▸ **Goal of the exercise**
From the text about Frederick II von Graben, write out the passage from "Frederick II von" up to and including "duchy's Landtag assembly.", word for word.

▸ **Text to read**
Frederick II von Graben (died before 1463), also called Frederick the Younger (), was a Styrian noble, a member of the edelfrei Von Graben family. He held the titles as Lord of Kornberg and Marburg, the Lordship Marburg, (in Lower Styria), as well as burgrave of Riegersburg.
 One of the most affluent Styrian nobles, Frederick was an advisor to the Habsburg emperor Frederick III, assessor at the Reichskammergericht, and member of the duchy's Landtag assembly.

Life
Frederick's ancestors were of the Kornberg branch (Styria) of the Von Graben family. His parents were Frederick I von Graben (died  at Kornberg Castle), progenitor of the Kornberg line, and Katharina von Sumerau or Saurau. Frederick II succeeded his father in Styria, while his brother Andreas von Graben (d. 1463) inherited the Carinthian (Ortenburg) estates of his wife.

Collected data
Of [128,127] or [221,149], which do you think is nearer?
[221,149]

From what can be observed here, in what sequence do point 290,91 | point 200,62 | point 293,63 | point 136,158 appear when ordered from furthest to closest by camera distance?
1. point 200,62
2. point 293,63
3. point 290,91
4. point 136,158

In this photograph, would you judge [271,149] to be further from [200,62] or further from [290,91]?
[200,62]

▸ **Finished task**
Frederick II von Graben (died before 1463), also called Frederick the Younger (), was a Styrian noble, a member of the edelfrei Von Graben family. He held the titles as Lord of Kornberg and Marburg, the Lordship Marburg, (in Lower Styria), as well as burgrave of Riegersburg.
 One of the most affluent Styrian nobles, Frederick was an advisor to the Habsburg emperor Frederick III, assessor at the Reichskammergericht, and member of the duchy's Landtag assembly.